▶ Records supplied
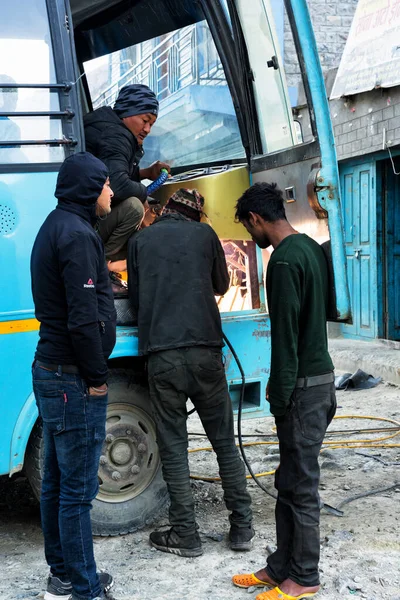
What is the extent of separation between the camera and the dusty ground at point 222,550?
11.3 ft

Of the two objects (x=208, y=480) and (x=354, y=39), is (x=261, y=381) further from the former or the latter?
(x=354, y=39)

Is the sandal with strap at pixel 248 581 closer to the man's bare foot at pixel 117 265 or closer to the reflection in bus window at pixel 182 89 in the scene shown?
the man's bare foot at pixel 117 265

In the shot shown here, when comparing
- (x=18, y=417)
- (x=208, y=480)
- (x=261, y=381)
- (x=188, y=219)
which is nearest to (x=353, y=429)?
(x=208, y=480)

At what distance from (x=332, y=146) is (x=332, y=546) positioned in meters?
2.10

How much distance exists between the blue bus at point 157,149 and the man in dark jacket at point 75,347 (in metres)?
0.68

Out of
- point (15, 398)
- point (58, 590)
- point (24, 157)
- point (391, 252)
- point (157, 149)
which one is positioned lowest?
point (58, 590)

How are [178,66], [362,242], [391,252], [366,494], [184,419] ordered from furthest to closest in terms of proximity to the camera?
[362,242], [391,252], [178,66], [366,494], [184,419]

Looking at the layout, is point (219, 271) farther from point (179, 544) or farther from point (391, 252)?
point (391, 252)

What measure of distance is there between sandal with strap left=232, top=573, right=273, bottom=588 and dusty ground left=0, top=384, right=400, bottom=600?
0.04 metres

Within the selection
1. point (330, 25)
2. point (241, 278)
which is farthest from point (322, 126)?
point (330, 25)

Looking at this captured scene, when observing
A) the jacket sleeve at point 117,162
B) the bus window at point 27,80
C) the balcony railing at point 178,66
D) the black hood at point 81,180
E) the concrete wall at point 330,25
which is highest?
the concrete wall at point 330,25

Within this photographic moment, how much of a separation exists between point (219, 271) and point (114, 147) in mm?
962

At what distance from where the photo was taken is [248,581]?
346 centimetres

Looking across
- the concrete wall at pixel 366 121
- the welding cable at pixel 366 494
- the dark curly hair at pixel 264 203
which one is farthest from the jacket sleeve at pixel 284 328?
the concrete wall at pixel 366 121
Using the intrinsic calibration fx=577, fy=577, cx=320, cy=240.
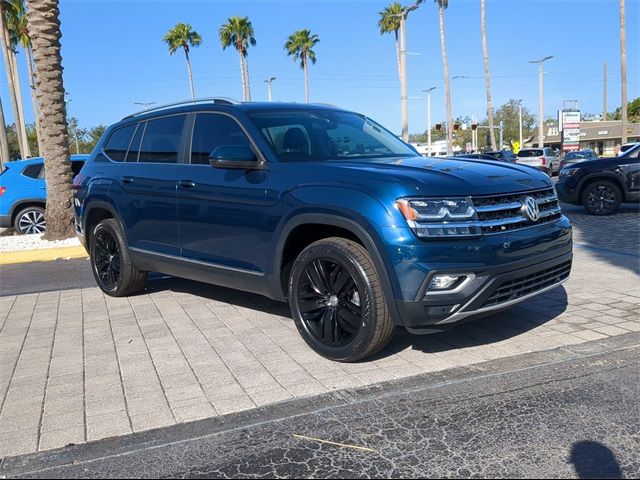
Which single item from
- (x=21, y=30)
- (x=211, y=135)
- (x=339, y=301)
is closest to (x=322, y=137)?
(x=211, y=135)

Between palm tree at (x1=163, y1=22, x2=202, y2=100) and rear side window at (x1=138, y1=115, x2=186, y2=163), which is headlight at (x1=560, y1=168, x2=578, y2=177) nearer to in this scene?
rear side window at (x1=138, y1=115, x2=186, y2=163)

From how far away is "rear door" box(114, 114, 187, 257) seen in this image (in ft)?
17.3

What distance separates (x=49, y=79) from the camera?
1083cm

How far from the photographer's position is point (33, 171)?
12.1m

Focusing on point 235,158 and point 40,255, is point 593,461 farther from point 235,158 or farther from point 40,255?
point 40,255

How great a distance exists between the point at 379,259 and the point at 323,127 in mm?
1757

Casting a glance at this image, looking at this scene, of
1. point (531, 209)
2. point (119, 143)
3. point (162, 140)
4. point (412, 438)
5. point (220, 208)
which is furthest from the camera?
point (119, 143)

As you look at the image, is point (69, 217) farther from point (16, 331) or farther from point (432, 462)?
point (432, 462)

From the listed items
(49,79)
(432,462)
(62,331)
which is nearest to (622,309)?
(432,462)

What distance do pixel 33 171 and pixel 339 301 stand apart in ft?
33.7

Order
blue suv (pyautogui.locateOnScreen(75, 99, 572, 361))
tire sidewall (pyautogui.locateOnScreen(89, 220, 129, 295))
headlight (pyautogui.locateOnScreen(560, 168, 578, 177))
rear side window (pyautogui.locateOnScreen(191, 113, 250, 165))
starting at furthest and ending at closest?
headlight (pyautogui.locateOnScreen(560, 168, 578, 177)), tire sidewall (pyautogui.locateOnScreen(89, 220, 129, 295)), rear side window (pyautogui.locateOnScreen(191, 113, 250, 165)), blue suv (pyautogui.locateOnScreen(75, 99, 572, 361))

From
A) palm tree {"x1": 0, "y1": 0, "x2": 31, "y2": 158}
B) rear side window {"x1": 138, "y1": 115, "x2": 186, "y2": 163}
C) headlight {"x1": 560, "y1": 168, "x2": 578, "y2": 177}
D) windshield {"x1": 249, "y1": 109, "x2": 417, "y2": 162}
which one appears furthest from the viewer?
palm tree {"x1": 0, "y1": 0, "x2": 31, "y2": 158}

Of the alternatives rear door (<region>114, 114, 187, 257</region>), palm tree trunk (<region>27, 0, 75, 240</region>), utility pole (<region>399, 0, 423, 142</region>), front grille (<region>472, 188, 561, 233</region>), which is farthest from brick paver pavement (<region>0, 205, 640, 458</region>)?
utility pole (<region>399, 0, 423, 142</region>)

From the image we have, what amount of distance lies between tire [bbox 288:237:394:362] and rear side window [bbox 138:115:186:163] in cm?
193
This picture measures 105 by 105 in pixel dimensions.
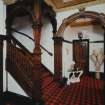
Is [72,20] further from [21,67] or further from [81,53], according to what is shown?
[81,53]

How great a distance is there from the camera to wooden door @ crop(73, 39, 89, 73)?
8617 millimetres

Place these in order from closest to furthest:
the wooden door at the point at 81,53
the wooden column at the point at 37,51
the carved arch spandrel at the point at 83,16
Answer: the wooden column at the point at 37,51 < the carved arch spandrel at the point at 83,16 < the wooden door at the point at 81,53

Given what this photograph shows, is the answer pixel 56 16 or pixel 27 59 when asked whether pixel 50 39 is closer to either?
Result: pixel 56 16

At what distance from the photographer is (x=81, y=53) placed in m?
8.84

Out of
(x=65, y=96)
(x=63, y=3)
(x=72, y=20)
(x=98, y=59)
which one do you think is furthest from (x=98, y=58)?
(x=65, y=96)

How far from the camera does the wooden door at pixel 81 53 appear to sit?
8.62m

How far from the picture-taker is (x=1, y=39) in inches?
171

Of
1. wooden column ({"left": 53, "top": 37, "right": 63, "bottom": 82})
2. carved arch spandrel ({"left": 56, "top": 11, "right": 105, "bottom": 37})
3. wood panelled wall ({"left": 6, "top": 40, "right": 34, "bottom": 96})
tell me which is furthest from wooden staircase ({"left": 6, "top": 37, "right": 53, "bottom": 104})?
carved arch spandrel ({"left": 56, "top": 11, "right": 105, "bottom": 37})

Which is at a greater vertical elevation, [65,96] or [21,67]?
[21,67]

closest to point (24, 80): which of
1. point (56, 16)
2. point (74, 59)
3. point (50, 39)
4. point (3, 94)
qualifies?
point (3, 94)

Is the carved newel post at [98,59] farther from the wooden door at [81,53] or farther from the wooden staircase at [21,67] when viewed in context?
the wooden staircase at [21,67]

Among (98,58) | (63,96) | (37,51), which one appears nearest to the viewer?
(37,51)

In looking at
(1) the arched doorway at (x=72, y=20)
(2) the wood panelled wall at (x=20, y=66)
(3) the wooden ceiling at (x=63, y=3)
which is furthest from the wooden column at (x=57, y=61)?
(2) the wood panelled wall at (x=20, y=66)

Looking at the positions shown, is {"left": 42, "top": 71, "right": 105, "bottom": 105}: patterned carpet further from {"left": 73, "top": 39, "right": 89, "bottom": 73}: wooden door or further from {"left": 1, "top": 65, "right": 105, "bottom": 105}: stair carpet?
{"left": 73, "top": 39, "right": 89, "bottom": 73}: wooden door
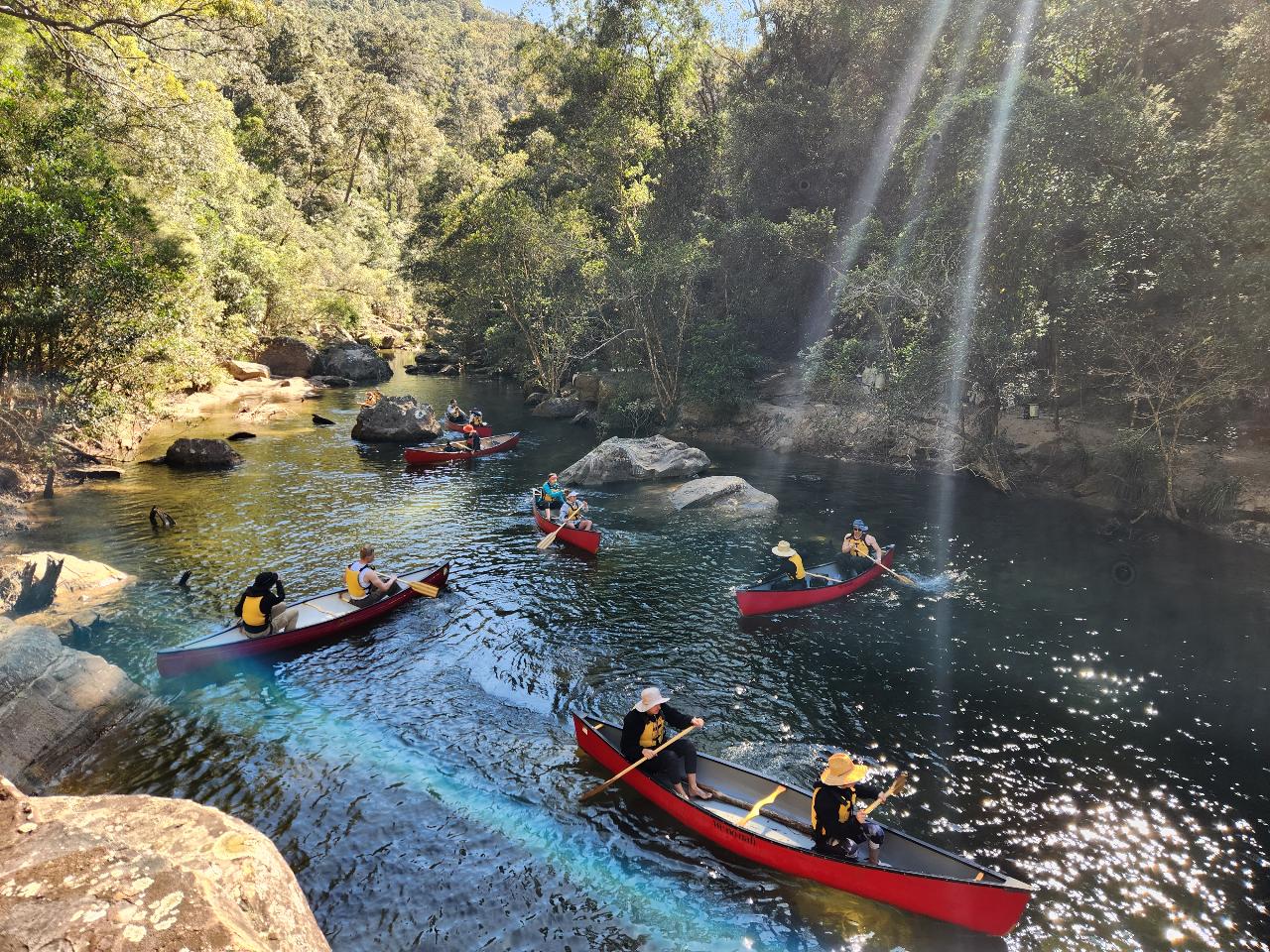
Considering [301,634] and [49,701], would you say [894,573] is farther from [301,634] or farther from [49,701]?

▶ Task to complete
Copy the lines beginning at the one containing "How are [178,66], [362,242], [391,252], [366,494], [184,419]" and ending after the one containing "[362,242], [391,252], [178,66], [366,494], [184,419]", switching "furthest" to "farthest" and keeping everything else the same.

▶ Output for this exercise
How are [178,66], [362,242], [391,252], [366,494], [184,419] ordered from farthest to closest in terms of proximity to the camera?
[362,242], [391,252], [178,66], [366,494], [184,419]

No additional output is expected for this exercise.